It is important that we don’t offer simple nutritional advice at the risk that it may do more harm than good. A perfect example from the 1970’s, was Health Canada suggesting fat intake be reduced from 40% of one’s daily calories to a healthier 35%. The result was a ‘low fat/fat free’ movement that accelerated the obesity epidemic for those who couldn’t tolerate a high carbohydrate diet when the percentage of fat intake dropped into the 20’s.
Today the drive to eat high fibre plant foods makes me wonder if we aren’t doing our countrymen another injustice. The goal with eating is to provide the body with an ideal number of nutritious calories it can digest at a healthy rate. This manages absorption of the necessary nutrients while letting the body quickly remove those calories which it doesn’t need.
But with complex whole grains and starchy vegetables, the body is challenged by 1) the fibre in them which can’t be used as an energy source and 2) the cellulose in plants which is difficult for humans to digest.

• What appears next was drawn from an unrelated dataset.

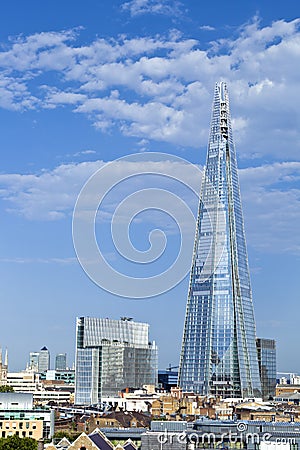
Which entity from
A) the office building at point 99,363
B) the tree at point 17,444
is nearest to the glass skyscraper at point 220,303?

Yet in a world with an over abundance of processed take out foods, it makes sense to add some nutritious, fibrous bulk from healthy plant sources if it doesn’t compromise our intake of other nutrients. There are minimal requirements of healthy fats and proteins that can not be ignored; yet when we are encouraged to base our diets on “plenty” of those carbohydrates, we risk accidentally leaving ourselves in a nutritional deficit.
This is where the recommended ratio of macronutrients is important. It’s good to consume carbohydrates with protein from, one or both of, plant and animal products and with saturated and unsaturated fats from natural sources; but the ratio of those carbohydrates to proteins and fats is what seems to have gone by the wayside. Eating whole grain, high fibre carbohydrates is ideal only when they share the plate with enough good proteins and fats.
But there’s more… Being healthy includes looking healthy as much as feeling healthy. The difficulty in digesting carbohydrates from plants comes with an added element of water retention. Carbohydrates from fruits and vegetables are naturally attached to a water supply helping the body replenish its glycogen stores. (Glycogen is the stored form of glucose derived from carbs. It is always stored with 3x its weight in water.)
Whole grains, on the other hand, are dehydrated carbohydrates, requiring the body to provide water during digestion to produce glycogen. Though glucose is the most readily available source of energy for many of the body’s organs, it can only be present in limited amounts. A blood steam that contains too much glucose will result in insulin being brought in to store it away as glycogen (or fat!) …only to then have it broken down again into glucose when the body’s blood sugar level gets too low.
Therefore, people who eat proportionally large amounts of whole grain carbohydrates often find bloating and water retention an issue as the body stores the excess glucose mostly on the liver and muscles and to a lesser extent on the kidneys and the intestine. Add the reduced ability to digest the plants (especially when eaten raw) and the bloating feeling coming from the intestine really makes the healthy eater feel anything but!
Eating should be enjoyable, satiating, and energizing and our bodies should not be making us aware of how its digesting the food. Always being hungry, bloated, or feeling “fat” inside might be that your healthy diet is just a little fibre heavy especially if it there aren’t enough proteins and fats, at each meal, to meet your nutritional needs.